*GIVEN PASSAGE*
^^^^^^^^

The Shenzhen government of China has alerted the public about the misuse of “stablecoins” in the country. The government warned that stablecoins have received widespread attention recently and have been involved in some illegal dealings.
After due monitoring, the Office of the Municipal Task Force for Preventing and Combating Illegal Financial Activities discovered that some illegal institutions are illegally absorbing funds by using concepts such as “stablecoins” and “digital assets.” The regulatory body reveals that these institutions take advantage of the public’s lack of understanding of stablecoins to entice them into illegal fundraising, fraud, money laundering, and other activities. The call underscores how crypto assets are aiding illegal financing.
The Growing Illicit Funding Via Stablecoins
Stablecoin transactions have dominated around 70% of illicit activity in recent years. Due to their stability, they have become the preferred tool for scams and money laundering, amounting to an estimated $50 billion annually. In China, a criminal syndicate operating in 26 provinces moved around $1.9 billion in USDT through underground banking to bypass FX and tax charges.
Shenzhen authorities have now flagged a series of stablecoin-based investments related to fraud, pyramid schemes, and unauthorized fundraising. As a result, they have issued warnings about the threat private stablecoins pose to financial stability. Private stablecoins allow users to bypass monetary controls and FX laws, undermining China’s monetary sovereignty and framework.
Apart from bypassing FX laws, these dangerous criminals and cartels use stablecoins to finance to facilitate drug trades and human trafficking because they are faster and more discreet. Besides, most fraudulent investments leave users penniless, eroding trust in decentralized finance.
How Shenzhen Authorities Plan to Curb the Proliferation
According to the Regulations on Preventing and Dealing with Illegal Fundraising, the state frowns against any form of illegal fundraising. Any losses incurred due to participation shall be borne by the participants. To summarize, the authorities warn users against investing in stablecoin schemes that promise exaggerated profits.

^^^^^^^^

*WHAT YOU WILL DO*
(a) Write out the part of the Shenzhen stablecoin article from "The Growing Illicit" to "sovereignty and framework.".
(b) Restate the paragraph of the Shenzhen stablecoin article that begins "Shenzhen authorities have now flagged" as a short bulleted list that keeps its main facts.

*DATA SHOWN*
^^^^^^^^

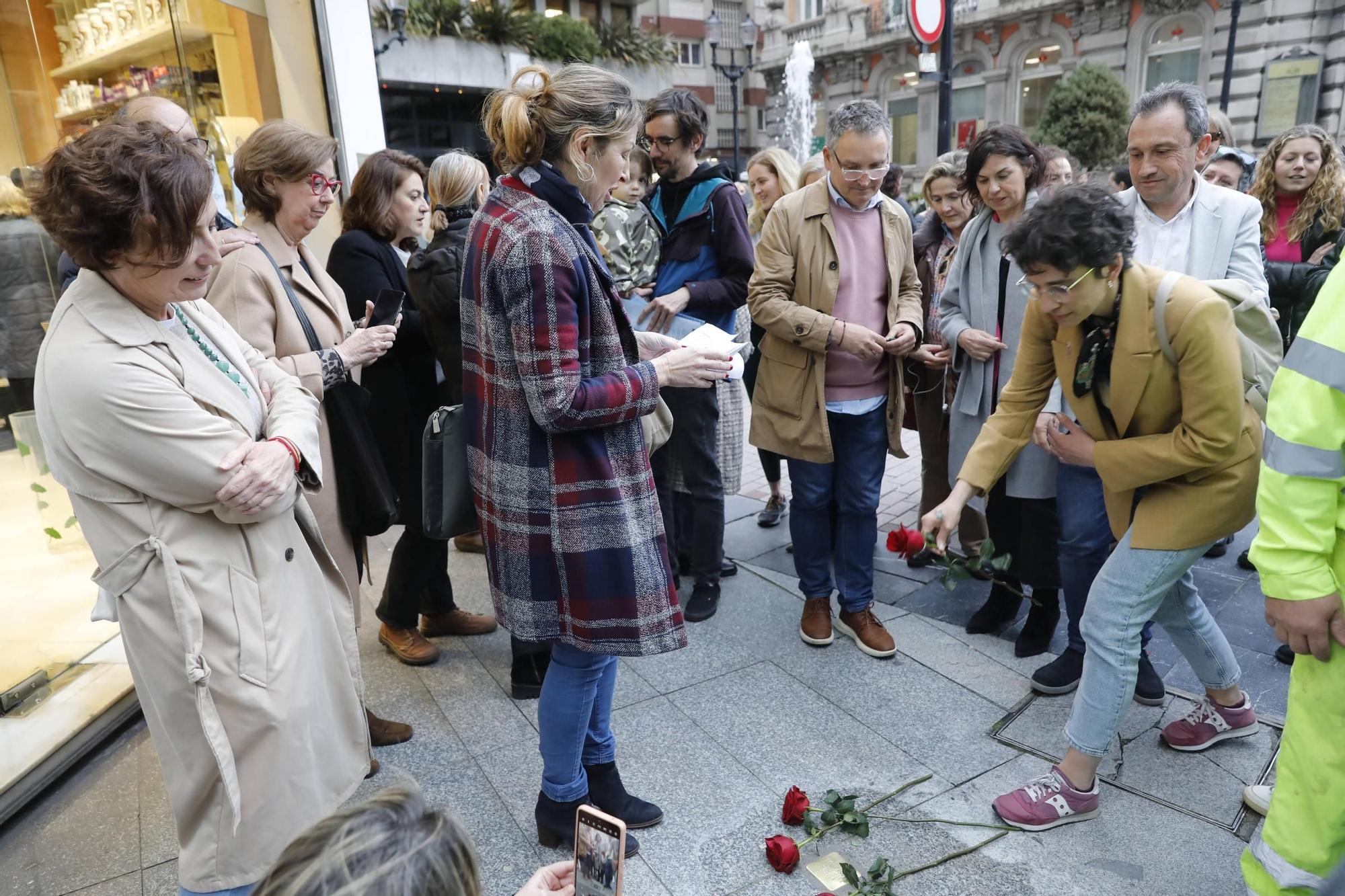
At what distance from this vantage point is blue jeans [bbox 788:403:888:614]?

^^^^^^^^

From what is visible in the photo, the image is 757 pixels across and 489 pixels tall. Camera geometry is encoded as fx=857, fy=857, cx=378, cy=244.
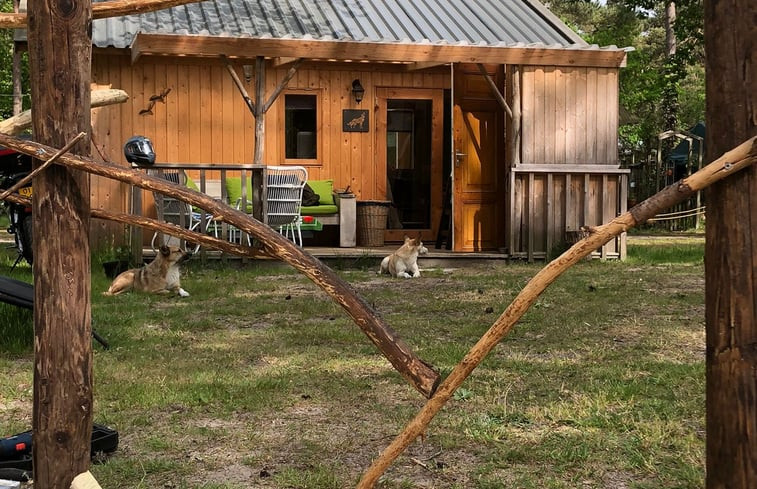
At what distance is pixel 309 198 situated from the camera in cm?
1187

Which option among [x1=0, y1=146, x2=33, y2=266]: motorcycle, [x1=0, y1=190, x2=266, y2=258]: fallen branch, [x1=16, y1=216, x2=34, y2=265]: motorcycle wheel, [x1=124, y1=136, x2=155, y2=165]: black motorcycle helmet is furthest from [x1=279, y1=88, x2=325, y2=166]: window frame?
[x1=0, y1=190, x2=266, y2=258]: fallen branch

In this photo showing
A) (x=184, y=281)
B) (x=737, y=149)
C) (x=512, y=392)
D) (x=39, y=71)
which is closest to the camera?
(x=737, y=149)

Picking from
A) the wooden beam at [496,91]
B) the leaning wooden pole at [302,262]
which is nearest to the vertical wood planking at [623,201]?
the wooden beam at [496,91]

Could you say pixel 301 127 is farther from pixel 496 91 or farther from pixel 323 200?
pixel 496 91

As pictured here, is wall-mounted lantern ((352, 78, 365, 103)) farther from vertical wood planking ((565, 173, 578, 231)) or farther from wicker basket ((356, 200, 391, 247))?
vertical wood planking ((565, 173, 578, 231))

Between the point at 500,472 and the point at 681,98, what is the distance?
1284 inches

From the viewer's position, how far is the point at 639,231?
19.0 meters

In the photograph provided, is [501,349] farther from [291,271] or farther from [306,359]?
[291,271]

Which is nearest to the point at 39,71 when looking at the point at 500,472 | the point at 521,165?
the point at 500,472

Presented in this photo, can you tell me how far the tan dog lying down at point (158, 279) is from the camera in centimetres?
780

^^^^^^^^

*RESULTS OF THE TASKS*
(a)
The Growing Illicit Funding Via Stablecoins
Stablecoin transactions have dominated around 70% of illicit activity in recent years. Due to their stability, they have become the preferred tool for scams and money laundering, amounting to an estimated $50 billion annually. In China, a criminal syndicate operating in 26 provinces moved around $1.9 billion in USDT through underground banking to bypass FX and tax charges.
Shenzhen authorities have now flagged a series of stablecoin-based investments related to fraud, pyramid schemes, and unauthorized fundraising. As a result, they have issued warnings about the threat private stablecoins pose to financial stability. Private stablecoins allow users to bypass monetary controls and FX laws, undermining China’s monetary sovereignty and framework.

(b)
- Shenzhen authorities have flagged stablecoin-based investments linked to fraud, pyramid schemes, and unauthorized fundraising.
- They have warned that private stablecoins threaten financial stability.
- Private stablecoins let users bypass monetary controls and FX laws, undermining China's monetary sovereignty and framework.